• _Material for this exercise_:
******************************
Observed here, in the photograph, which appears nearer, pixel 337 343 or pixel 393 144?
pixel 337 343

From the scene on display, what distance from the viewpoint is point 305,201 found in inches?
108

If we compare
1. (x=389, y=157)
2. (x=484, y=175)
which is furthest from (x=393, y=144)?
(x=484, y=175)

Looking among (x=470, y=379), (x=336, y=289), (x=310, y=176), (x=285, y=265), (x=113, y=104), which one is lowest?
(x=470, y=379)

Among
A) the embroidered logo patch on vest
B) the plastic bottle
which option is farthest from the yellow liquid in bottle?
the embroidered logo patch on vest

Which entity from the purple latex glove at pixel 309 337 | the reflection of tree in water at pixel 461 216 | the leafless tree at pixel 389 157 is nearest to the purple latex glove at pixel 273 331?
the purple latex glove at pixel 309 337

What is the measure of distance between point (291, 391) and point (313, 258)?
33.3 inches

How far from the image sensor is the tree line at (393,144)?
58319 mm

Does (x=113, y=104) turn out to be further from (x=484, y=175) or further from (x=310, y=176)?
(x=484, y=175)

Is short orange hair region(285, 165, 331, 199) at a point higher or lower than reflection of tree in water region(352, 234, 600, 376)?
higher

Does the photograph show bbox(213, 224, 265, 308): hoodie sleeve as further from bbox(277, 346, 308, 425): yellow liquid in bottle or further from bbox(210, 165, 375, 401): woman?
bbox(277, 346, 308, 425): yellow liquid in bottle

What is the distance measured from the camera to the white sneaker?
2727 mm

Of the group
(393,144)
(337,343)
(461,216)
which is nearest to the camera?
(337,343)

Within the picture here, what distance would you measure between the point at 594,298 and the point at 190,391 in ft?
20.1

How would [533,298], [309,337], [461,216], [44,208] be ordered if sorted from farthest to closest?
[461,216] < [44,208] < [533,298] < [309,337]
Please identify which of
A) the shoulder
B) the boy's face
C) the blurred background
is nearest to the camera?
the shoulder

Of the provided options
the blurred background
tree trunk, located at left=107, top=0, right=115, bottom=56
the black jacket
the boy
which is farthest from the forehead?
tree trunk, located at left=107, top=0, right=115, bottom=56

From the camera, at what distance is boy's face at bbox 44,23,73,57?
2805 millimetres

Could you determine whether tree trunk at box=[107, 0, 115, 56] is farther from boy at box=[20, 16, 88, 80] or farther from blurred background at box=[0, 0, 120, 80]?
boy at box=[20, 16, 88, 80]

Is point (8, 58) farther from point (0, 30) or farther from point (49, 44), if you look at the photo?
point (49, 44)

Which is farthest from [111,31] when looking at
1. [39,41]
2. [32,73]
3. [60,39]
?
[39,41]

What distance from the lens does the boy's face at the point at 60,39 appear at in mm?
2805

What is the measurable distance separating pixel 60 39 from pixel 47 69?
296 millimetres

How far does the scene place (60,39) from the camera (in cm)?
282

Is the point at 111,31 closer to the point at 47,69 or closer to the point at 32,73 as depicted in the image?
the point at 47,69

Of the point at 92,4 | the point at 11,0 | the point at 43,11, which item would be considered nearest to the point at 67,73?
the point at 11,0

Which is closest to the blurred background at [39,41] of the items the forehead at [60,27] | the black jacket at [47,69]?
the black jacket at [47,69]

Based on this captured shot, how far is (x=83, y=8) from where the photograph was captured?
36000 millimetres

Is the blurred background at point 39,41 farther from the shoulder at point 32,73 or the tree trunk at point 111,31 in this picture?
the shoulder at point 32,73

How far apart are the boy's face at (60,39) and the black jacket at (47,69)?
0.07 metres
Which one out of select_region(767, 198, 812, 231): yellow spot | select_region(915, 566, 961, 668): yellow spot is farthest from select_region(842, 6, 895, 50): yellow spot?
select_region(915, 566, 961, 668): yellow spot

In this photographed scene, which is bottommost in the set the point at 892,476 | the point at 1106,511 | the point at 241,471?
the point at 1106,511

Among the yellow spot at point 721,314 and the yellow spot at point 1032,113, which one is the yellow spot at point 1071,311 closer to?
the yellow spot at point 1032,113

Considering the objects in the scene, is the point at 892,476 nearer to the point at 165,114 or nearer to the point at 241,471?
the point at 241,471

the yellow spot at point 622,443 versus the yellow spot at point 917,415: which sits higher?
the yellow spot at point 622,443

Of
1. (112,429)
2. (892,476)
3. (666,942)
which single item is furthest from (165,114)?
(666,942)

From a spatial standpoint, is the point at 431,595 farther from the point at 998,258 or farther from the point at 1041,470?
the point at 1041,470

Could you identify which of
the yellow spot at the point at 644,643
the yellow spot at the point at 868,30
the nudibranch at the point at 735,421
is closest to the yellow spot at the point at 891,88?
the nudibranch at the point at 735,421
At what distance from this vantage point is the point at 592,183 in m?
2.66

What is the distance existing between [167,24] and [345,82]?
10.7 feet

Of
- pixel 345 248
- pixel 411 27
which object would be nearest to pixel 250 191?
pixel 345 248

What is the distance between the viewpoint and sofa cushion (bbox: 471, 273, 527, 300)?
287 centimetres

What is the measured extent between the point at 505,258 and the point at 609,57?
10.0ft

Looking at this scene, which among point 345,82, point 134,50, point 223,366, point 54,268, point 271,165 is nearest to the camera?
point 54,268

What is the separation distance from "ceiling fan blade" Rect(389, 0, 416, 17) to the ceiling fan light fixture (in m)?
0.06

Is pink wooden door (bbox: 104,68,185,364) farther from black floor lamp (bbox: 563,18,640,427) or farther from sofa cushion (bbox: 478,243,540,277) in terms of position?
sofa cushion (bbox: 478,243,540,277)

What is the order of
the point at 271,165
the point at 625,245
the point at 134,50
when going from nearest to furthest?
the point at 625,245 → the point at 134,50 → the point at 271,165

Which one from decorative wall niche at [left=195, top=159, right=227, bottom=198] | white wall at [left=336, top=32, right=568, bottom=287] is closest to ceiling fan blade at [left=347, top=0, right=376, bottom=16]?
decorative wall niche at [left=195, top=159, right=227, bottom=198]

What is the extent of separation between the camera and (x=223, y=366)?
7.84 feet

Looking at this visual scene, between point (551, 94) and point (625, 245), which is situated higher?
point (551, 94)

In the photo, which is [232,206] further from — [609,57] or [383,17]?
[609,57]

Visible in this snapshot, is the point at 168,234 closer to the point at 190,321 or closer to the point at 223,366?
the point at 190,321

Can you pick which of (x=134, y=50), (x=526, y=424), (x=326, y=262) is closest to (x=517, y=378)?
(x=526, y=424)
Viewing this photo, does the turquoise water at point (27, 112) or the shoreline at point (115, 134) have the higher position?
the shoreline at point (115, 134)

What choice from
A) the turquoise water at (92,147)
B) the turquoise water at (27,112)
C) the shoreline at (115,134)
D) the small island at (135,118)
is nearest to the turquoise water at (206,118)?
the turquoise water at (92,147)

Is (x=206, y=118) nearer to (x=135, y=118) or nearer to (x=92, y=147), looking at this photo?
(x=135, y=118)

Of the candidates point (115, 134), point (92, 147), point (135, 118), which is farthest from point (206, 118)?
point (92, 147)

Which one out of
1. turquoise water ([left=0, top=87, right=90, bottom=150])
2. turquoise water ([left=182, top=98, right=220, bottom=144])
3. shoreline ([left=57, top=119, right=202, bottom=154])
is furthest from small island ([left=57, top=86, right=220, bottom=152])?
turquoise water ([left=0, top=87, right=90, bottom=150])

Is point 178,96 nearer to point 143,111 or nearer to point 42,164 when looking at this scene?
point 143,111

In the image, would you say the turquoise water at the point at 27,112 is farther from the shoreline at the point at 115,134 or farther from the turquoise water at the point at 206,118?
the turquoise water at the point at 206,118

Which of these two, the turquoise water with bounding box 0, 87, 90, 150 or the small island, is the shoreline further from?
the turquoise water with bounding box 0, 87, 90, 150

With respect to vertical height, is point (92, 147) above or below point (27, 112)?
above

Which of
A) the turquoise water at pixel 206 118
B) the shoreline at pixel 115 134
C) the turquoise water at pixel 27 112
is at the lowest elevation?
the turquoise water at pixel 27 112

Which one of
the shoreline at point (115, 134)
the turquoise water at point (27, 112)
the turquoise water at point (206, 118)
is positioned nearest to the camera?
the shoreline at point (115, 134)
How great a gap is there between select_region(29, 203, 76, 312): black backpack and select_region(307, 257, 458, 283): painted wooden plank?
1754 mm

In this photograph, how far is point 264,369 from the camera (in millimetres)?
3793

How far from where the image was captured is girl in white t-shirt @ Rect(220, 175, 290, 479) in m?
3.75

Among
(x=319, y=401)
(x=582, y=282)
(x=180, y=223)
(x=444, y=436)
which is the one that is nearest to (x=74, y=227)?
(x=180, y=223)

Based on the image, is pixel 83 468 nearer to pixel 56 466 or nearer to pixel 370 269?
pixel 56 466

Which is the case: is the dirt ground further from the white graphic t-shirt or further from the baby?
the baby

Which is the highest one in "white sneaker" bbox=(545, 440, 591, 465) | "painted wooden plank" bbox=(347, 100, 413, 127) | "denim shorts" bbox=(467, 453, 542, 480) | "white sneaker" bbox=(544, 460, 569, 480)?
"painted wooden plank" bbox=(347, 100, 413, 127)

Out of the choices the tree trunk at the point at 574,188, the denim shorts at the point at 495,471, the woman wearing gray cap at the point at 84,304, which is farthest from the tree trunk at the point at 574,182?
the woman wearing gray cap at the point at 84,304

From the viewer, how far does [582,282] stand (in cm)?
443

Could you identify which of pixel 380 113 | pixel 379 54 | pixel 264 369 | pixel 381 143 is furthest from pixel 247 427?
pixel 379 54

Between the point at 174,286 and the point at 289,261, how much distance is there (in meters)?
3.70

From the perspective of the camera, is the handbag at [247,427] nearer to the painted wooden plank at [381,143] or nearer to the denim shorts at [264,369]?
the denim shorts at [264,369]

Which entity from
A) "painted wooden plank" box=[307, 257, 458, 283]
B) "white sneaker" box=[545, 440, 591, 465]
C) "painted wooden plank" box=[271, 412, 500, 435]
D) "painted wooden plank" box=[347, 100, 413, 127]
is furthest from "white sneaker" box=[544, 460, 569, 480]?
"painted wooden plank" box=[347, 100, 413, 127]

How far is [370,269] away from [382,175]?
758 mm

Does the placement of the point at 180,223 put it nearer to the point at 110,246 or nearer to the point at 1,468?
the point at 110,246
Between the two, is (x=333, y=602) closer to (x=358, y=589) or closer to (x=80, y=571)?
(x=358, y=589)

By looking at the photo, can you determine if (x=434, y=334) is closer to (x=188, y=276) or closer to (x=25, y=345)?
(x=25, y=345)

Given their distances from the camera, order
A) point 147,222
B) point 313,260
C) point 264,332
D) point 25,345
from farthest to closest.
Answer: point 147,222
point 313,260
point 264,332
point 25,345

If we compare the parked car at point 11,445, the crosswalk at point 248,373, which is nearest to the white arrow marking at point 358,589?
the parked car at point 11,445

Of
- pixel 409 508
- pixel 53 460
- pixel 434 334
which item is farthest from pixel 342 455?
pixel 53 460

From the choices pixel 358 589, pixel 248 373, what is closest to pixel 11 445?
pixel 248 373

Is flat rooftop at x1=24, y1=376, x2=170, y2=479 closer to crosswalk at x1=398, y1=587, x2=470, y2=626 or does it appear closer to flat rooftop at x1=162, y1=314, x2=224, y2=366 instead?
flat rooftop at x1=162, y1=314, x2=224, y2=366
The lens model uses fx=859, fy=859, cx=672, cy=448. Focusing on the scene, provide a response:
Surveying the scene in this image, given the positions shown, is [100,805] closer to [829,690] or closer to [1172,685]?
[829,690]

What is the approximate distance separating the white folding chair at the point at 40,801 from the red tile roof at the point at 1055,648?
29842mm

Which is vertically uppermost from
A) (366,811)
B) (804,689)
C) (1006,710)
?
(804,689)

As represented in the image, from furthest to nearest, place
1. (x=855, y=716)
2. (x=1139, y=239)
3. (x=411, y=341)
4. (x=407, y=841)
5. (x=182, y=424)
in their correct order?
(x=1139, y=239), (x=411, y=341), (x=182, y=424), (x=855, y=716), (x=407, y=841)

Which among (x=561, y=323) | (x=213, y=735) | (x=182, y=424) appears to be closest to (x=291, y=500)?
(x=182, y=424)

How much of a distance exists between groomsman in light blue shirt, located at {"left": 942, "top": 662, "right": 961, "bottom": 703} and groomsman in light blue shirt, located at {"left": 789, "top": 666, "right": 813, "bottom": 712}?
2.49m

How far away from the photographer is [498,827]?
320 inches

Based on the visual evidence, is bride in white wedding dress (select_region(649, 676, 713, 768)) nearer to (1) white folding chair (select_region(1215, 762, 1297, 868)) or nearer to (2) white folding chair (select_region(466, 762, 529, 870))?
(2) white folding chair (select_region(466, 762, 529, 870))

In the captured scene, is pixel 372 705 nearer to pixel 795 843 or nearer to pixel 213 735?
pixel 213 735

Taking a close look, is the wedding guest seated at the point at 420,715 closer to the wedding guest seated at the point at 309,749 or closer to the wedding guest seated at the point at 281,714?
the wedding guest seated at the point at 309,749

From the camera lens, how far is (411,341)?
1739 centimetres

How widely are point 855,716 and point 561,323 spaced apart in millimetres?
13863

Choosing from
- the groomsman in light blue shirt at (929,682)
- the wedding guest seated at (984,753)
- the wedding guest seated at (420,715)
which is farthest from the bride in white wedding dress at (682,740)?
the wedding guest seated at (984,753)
******************************
• _Exercise brief_: Rewrite the records from the line with "From the camera lens, how far is (411,341)?" through the end, swapping "Choosing from" for "Picking from" and leaving everything else the same. Give only those lines.

• _The completed task_:
From the camera lens, how far is (411,341)?
1739 centimetres

How widely are point 855,716 and point 561,323 spaced apart in millimetres?
13863

Picking from
- the groomsman in light blue shirt at (929,682)
- the wedding guest seated at (984,753)
- the wedding guest seated at (420,715)
which is farthest from the bride in white wedding dress at (682,740)?
the wedding guest seated at (984,753)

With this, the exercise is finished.